# desert crabs



## Kirby (Apr 18, 2008)

um.. the desert crabs everyone was ravng about a while ago, selling for $25 ea. are actually available in pet shops for around $12 ea. 

i heard they were supposed to be wild caught... but i guess there actually pretty common in captivity, as our petshop is actually able to stock them pretty regularly.. 

there little characters, but i cant imagine paying $25 ea.


----------



## Tatelina (Apr 18, 2008)

Are these similar to hermit crabs?


----------



## Kirby (Apr 18, 2008)

no, they are freshwater crabs.. sold as 'desert crabs'

http://www.thegreenscorpion.com.au/shopclose.toy?itemnid=44372

wondering what the deal was with the 'wild caught' thing.. and price-tag


----------



## Magpie (Apr 18, 2008)

I don't understand how people can pay good money for millipedes, the damn things invade my house by the thousands in the wet season, centipedes are a constant hazard when gardening as are tarrantulas.
But if people want to pay it, good luck to them.


----------



## Kirby (Apr 18, 2008)

lol magpie. i dont see why people would pay for stick insects either.. creepy little things..


----------



## bk201 (Apr 18, 2008)

they may look similar but the desert ones are completly freshwater and most of the ones sold in petshops are actually collected from brackish water so arnt the same


----------



## Australis (Apr 18, 2008)

I see them all the time, in road side puddles.

Kirby, i would say its almost certain the ones in 
the shop you work in would also be w/c.

It would be easy to get hundreds a night in some
places i visit, rural areas they are prolific.


----------



## bk201 (Apr 18, 2008)

Magpie said:


> hazard when gardening as are tarrantulas.
▬▬▬▬▬▬▬▬▬▬
• Work instructions:
**1)** In the desert crabs thread, about how much did Kirby say the crabs cost in pet shops?
**2)** Write the next part of the desert crabs thread, picking up after its final line.
The listing has no part in the work on the desert crabs thread.

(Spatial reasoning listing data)
▬▬▬▬▬▬▬▬▬▬
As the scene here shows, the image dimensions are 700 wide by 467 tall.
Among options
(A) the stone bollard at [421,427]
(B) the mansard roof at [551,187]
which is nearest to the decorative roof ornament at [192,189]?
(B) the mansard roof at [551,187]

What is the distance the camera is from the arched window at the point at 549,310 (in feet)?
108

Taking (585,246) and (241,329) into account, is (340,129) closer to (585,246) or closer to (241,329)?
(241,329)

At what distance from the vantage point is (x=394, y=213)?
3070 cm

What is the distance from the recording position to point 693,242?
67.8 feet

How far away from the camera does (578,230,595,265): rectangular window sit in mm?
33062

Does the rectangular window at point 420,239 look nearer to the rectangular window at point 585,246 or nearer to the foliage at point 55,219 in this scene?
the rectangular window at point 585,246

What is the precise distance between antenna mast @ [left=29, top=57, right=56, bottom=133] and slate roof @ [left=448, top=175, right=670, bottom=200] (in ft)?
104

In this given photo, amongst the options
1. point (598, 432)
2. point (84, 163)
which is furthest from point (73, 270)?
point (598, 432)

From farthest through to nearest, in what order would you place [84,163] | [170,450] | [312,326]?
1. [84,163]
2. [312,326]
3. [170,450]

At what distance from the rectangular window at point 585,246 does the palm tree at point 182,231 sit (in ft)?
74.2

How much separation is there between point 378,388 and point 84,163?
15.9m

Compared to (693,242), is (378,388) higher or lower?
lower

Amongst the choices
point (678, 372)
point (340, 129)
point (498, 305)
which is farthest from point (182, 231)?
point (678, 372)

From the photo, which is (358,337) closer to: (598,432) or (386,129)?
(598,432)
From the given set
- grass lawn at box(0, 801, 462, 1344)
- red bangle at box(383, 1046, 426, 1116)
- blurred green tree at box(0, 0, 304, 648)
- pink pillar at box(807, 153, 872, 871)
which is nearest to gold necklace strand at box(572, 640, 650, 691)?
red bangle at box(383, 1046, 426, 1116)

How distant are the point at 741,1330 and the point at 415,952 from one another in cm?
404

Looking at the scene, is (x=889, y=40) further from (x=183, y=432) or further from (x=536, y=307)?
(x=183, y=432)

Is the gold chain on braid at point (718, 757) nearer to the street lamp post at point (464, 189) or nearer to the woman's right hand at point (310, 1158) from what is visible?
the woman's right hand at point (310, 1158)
▬▬▬▬▬▬▬▬▬▬
• The answers:
**1)** Around $12 each.

**2)**
how bout sending your hazards to me lol?:lol:


----------



## imalizard (Apr 18, 2008)

I know most hermit crabs are wildcaught as its hard to breed them. I dont know about desert crabs.


----------



## Magpie (Apr 18, 2008)

bk201 said:


> how bout sending your hazards to me lol?:lol:


 
Why would i do that?


----------



## bk201 (Apr 18, 2008)

hm lets see
so they wont be in your garden
so theyl bite me instead of you:lol:
cause i want some and you could be a nice person
lol


----------



## Magpie (Apr 18, 2008)

Or you could go to the effort of getting some for yourself. If something is worth keeping, surely it's worth the effort of getting your own?
They don't bother me, the kids like to play with them, you just have to look before you put your hands somewhere.


----------



## bk201 (Apr 18, 2008)

lol a no would have been simpler
and i cant get them here as i live in sydney and if i want one il have to buy one and people charge massive prices for them lol


----------



## Kirby (Apr 18, 2008)

actually Bk201 if you read the thread, and noticed my location.. 

go to Petbiz Balgowla (near warringah mall, condamine street) and buy them for $12 odd dollars... 

theres also HUGE electric blue Marrons..


----------



## Australis (Apr 18, 2008)

Take a holiday to sunny QLD.


----------



## bk201 (Apr 18, 2008)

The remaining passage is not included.